Anspruch auf die Regelaltersrente besteht ab Erreichen der Regelaltersgrenze. Für vor 1947 Geborene lag diese bei 65. Wurden sie 1947 bis 1963 geboren, wird die Regelaltersgrenze stufenweise angehoben. Wurden sie 1964 oder später geboren, liegt die Grenze bei 67 Jahren. Vorzeitig können die Versicherten diese Rente nicht erhalten.

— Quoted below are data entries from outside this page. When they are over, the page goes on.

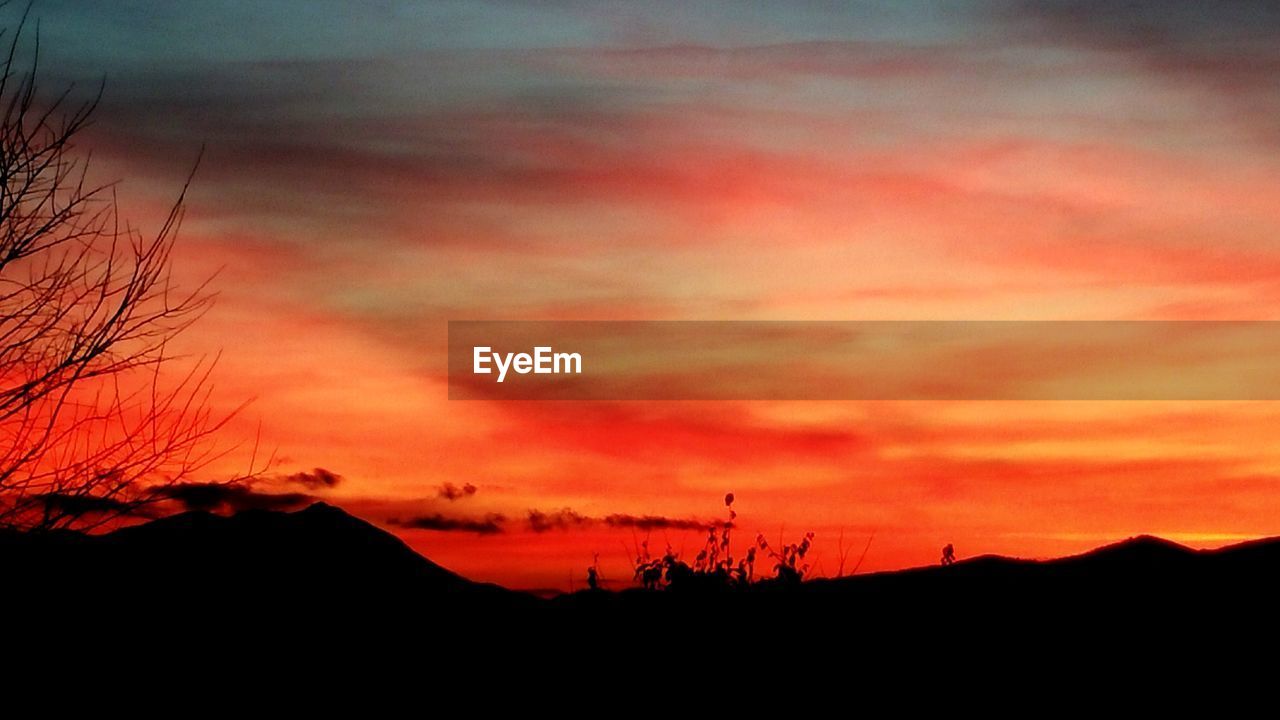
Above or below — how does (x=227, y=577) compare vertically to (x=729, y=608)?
above

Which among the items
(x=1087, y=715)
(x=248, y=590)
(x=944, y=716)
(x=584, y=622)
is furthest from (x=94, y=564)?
(x=1087, y=715)

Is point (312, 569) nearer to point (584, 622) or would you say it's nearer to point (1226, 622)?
point (584, 622)

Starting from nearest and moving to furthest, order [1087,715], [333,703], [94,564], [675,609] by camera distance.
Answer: [1087,715] < [333,703] < [675,609] < [94,564]

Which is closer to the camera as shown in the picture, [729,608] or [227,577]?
[729,608]

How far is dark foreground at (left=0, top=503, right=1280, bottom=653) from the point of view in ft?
41.3

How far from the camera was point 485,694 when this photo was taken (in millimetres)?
12273

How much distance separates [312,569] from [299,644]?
17.8 ft

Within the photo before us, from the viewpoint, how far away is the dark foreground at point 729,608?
12.6m

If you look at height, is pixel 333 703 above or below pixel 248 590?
below

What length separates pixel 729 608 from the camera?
1322cm

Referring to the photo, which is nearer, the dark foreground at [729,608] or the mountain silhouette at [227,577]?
the dark foreground at [729,608]

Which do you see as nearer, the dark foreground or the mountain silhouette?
the dark foreground

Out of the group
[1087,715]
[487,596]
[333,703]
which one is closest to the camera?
[1087,715]

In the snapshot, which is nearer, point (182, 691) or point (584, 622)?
point (182, 691)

Vertrauensschutz: Wenn Sie vor dem 1. Januar 1955 geboren wurden und vor dem 1. Januar 2007 mit Ihrem Arbeitgeber Altersteilzeitarbeit nach dem Altersteilzeitgesetz vereinbart haben, können Sie aus Vertrauensschutzgründen weiterhin mit 65 Jahren in die Regelrente gehen. Das Gleiche gilt, wenn Sie vor dem 1. Januar 1964 geboren wurden und Anpassungsgeld für entlassene Arbeitnehmer des Bergbaus bezogen haben.

Für die Regelaltersrente werden vor allem Beitragszeiten, Zeiten aus einem Versorgungsausgleich, aus einem Rentensplitting unter Ehegatten oder eingetragenen Lebenspartner und aus Minijobs berücksichtigt. Beitragszeiten sind Zeiten, für die Rentenversicherungsbeiträge gezahlt werden oder als gezahlt gelten. Das können Pflichtbeiträge oder freiwillige Beträge sein. Anders als bei anderen Altersrenten kann der Bezieher der Regelaltersrente ohne Anrechnung auf die eigene Rente unbegrenzt hinzuverdienen.